▶ [Document]:
******************************

Lorsque nous sommes allés nous balader sur le Santa María avec notre ami Edgar, guide local vivant au pied du volcan à Llanos del Pinal, nous avons pu vérifier que deux policiers en contrôlaient l’accès, vérifiant si le guide était habilité à exercer et accompagner un groupe. Dit plus clairement : si les Quetzaltrekkers peuvent embarquer des groupes sans disposer de qualifications reconnues, c’est très possiblement en apportant une contribution à la corruption endémique qui ravage le pays et y empêche l’application du droit. (Pour rappel, Transparency International, ONG engagée dans la lutte contre la corruption, classait en 2012 le Guatémala 113ème sur 176 Etats selon l’indice de perception de celle-ci.)

Hormis ces pratiques… limites, nos cowboys fringants gagneraient surtout à analyser le projet et le mettre en perspective. Si, lors de sa création, Quetzaltrekkers proposait une projet intéressant, alors que s’achevait la guerre civile et que le nombre de touristes y était encore relativement faible (563 000 cette année là), près de deux décennies plus tard, les choses ont bien changé. L’industrie touristique connaît un développement continu et, avec 1 823 000 en 2011, le pays est le deuxième le plus visité de l’Amérique centrale après le Costa Rica, en dépit de sa réputation – justifiée, mais exagérée – de violence (statistiques de la Banque mondiale). 18 ans après sa création, un bilan serait le bienvenu, consistant notamment à interroger l’impact ou le rapport au tourisme local.
Car, évidemment, certains acteurs locaux souffrent de la réussite de Quetzaltrekkers : avant tout les guides locaux, en majorité des personnes dont ce n’est pas la seule activité professionnelle (beaucoup sont paysans, notamment Edgar, que je viens de mentionner plus haut), ayant pourtant une connaissance parfaite des lieux et une expérience bien fournie. La plupart d’eux parle espagnol, l’idiome maya k’iche’, souvent anglais et même parfois français ou encore japonais. Ils ont le Guatémala dans leur chair, connaissent la faune, la flore, certaines légendes locales parfois, et sont à même d’apporter de précieux éclairages sur le pays lui-même de façon plus générale. Ils sont également souvent connus des locaux, pour la simple raison qu’ils sont leurs voisins. Cependant, la fréquence des randonnées qu’ils effectuent est limitée, contrairement aux jeunes Quetzaltrekkers qui, eux, continuent à remplir leurs listes de réservation.

******************************

▶ [Données brutes]:
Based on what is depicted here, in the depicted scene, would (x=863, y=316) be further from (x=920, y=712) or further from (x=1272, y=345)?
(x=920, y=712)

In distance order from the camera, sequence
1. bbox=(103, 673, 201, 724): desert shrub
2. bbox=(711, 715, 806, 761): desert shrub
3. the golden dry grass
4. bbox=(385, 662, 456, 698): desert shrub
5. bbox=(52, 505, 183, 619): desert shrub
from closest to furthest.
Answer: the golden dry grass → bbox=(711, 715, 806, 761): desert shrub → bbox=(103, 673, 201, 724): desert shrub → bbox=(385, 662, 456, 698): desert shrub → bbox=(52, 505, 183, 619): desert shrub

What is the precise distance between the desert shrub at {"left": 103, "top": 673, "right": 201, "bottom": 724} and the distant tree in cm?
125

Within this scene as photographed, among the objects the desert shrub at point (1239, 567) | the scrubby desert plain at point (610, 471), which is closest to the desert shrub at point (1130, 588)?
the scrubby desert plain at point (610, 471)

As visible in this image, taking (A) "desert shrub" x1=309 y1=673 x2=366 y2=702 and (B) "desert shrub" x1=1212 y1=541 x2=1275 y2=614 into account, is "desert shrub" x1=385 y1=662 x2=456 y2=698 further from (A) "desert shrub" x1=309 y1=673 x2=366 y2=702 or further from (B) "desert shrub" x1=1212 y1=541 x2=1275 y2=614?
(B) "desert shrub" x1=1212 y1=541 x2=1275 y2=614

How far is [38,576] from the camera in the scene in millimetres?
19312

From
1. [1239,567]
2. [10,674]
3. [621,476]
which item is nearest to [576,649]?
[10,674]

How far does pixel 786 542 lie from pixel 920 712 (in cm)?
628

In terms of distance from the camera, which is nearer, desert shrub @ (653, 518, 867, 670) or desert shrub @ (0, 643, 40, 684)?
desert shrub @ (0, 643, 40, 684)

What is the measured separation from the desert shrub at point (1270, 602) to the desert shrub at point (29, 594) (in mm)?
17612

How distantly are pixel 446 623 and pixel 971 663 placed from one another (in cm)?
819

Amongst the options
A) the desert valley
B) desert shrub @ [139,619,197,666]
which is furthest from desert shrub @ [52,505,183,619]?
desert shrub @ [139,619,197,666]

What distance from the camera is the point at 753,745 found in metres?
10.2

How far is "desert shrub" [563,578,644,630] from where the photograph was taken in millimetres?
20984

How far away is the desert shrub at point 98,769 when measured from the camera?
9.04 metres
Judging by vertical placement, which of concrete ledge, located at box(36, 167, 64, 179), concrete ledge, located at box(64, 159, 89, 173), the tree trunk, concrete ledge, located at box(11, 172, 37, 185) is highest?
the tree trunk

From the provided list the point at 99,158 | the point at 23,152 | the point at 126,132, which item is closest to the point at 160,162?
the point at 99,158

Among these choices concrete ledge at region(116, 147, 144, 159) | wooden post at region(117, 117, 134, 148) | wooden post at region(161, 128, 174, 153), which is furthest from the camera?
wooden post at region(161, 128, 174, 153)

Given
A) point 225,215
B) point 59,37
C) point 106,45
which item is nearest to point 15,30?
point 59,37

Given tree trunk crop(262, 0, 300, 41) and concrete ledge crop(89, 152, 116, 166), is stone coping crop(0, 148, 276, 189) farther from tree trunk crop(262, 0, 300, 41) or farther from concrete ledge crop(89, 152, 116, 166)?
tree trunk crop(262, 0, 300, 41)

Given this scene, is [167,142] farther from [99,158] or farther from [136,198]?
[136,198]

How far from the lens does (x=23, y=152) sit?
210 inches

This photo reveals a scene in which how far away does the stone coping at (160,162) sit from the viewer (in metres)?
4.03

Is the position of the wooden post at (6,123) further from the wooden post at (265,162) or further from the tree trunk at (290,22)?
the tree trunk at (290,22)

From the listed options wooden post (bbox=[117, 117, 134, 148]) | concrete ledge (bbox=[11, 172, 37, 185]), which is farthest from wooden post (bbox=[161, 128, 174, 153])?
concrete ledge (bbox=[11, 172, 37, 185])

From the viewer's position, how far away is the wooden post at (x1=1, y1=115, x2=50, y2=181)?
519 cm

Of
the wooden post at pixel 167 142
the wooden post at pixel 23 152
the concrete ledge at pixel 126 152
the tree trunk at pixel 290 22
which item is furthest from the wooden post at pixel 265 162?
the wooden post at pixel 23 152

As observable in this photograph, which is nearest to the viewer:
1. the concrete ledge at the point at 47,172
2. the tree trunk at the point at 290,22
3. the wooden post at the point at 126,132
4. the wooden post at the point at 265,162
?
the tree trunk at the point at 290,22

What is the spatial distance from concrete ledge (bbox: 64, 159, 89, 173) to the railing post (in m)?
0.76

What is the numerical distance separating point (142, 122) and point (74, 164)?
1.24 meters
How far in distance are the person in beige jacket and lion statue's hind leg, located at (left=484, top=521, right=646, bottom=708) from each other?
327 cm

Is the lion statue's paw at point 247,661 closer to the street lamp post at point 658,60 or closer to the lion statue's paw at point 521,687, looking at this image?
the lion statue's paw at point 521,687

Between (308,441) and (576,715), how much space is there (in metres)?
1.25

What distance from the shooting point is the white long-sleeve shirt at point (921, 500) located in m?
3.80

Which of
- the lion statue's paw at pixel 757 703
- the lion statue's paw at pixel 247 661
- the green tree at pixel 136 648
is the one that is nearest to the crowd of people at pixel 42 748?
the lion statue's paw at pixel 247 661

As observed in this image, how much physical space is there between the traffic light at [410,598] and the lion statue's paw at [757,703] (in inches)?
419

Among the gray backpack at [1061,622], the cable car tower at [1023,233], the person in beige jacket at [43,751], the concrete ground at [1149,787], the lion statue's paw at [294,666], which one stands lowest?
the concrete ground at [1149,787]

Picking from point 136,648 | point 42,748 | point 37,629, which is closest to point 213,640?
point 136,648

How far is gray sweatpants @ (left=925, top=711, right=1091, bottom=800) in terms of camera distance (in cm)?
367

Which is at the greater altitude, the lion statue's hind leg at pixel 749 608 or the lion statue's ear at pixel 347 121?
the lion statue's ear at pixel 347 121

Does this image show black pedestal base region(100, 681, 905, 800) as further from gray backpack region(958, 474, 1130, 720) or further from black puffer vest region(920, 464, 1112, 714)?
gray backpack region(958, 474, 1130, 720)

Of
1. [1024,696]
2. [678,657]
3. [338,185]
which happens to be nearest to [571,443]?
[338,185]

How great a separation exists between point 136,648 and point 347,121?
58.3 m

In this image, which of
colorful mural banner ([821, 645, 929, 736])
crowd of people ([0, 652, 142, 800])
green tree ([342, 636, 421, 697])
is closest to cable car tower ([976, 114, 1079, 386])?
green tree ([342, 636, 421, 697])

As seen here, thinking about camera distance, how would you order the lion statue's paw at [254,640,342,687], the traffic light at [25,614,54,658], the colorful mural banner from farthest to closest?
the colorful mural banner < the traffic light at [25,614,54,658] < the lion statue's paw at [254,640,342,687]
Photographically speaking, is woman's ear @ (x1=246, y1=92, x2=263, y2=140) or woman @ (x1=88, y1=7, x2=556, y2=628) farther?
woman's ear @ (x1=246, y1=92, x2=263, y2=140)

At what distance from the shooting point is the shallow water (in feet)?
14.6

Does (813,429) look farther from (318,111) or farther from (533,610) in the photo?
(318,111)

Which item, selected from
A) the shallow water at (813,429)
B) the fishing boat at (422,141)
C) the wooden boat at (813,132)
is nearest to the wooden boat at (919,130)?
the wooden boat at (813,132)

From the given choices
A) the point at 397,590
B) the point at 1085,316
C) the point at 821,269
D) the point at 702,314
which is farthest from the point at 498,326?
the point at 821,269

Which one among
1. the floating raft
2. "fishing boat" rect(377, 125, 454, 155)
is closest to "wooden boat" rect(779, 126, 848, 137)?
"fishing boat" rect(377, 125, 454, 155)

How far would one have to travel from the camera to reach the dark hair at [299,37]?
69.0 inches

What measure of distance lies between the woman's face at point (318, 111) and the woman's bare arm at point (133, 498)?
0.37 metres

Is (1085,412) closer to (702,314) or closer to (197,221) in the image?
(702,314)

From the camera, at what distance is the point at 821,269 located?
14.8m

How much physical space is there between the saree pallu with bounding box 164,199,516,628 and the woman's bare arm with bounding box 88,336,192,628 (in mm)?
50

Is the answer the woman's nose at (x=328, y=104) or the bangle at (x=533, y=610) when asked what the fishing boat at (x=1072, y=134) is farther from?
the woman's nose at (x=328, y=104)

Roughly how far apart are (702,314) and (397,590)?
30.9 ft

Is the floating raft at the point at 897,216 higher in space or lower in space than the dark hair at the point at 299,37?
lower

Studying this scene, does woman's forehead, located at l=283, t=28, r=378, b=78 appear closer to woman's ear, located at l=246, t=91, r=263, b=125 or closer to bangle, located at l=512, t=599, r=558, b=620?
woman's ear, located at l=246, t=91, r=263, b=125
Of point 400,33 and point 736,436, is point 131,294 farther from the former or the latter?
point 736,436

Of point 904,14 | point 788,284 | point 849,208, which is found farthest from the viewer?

******************************

▶ [Liste des tâches]:
1) Dans le texte sur Quetzaltrekkers, pouvez-vous réécrire sous forme de liste le paragraphe qui commence par « Car, évidemment, certains acteurs locaux » en conservant ses faits principaux ?
2) Pouvez-vous reprendre le texte sur Quetzaltrekkers et le poursuivre après sa dernière phrase ?

▶ [Ensemble des réponses]:
1)
- Certains acteurs locaux souffrent de la réussite de Quetzaltrekkers, avant tout les guides locaux.
- Pour la plupart de ces guides, ce n'est pas la seule activité professionnelle. Beaucoup sont paysans, comme Edgar.
- Ils ont une connaissance parfaite des lieux et une expérience bien fournie.
- La plupart parlent espagnol et k'iche', souvent anglais, parfois français ou japonais.
- Ils connaissent la faune, la flore et parfois des légendes locales. Ils peuvent éclairer le pays de façon plus générale.
- Les habitants les connaissent souvent, puisqu'ils sont leurs voisins.
- Leurs randonnées restent peu fréquentes, alors que les jeunes Quetzaltrekkers continuent de remplir leurs listes de réservation.

2)
Une concurrence non libre et faussée
Clairement, Quetzaltrekkers est l’agence gagnante dans un jeu de concurrence guère équitable. Pourquoi ? Certes, nous pourrions penser que le tarif pratiqué est imbattable puisque les guides ne sont pas rémunérés. Mais là n’est pas le propos : les tarifs sont à peu près égaux à ceux pratiqués par les agences locales et guides indépendants. Ce succès s’explique par une grande inégalité de compétences techniques en matière de montage de projet et de maîtrise des nouveaux médias de communication. Après avoir rencontré plusieurs guides locaux et de nombreux touristes, le constat est le même : Quetzaltrekkers sait s’organiser et communiquer.
Les Occidentaux savent s’organiser à moyen-terme et communiquer, même avec un faible niveau d’étude, ce qui n’est pas le cas au Guatémala. L’intervioù avec Oscar et Edgar, deux guides locaux, confirme une incapacité à se réunir, à s’organiser et élaborer une réponse collective des guides indépendants à la concurrence, liée autant à des conflits interpersonnels et des questions d’orgueil qu’à une méconnaissance des nouvelles technologies. C’est là que le bât blesse.
Les Quetzaltrekkers se rendent-ils compte qu’ils prennent le travail des locaux, exerçant une concurrence rude, jouissant du magistère de la charité autant que de la visibilité médiatique ? Pourquoi n’intègrent-ils et ne forment-ils pas plutôt des locaux, durablement impliqués sur place, afin qu’ils puissent ensuite être autonomes ? Leur stratégie reste floue, voire inexistante. Impossible toutefois de nier leur sincérité ni la réalité du secours financier à des dizaines d’enfants miséreux. La relation à ceux-ci n’est, certes, pas nécessairement très proche – un repas par semaine suivi d’un match de foot, servant a remplir son appareil numérique de jolies photos d´enfants pauvres : la grande classe – mais la réalité de l’apport est incontestable.
Mais les Quetzaltrekkers ne sont pas les seuls à faire du tort aux guides locaux. En effet, les agences de voyage locales n’ont pas non plus tendance à tirer vers le haut les guides locaux, bien au contraire, faisant régner une concurrence entre les guides, encouragés à brader leur force de travail. Ceux-ci ne touchent en moyenne moins de 10% des sommes versés par les touristes aux agences et sont chargés d’embarquer des groupes souvent trop nombreux : 8, 10 personnes, parfois davanatge. Pablo Ixcot, autre guide local, dûment formé à la randonnée montagnarde, évalue quant à lui les conditions de sécurité optimales, pour une ascension de volcan, à un ratio de 4 ou 5 personnes par guide.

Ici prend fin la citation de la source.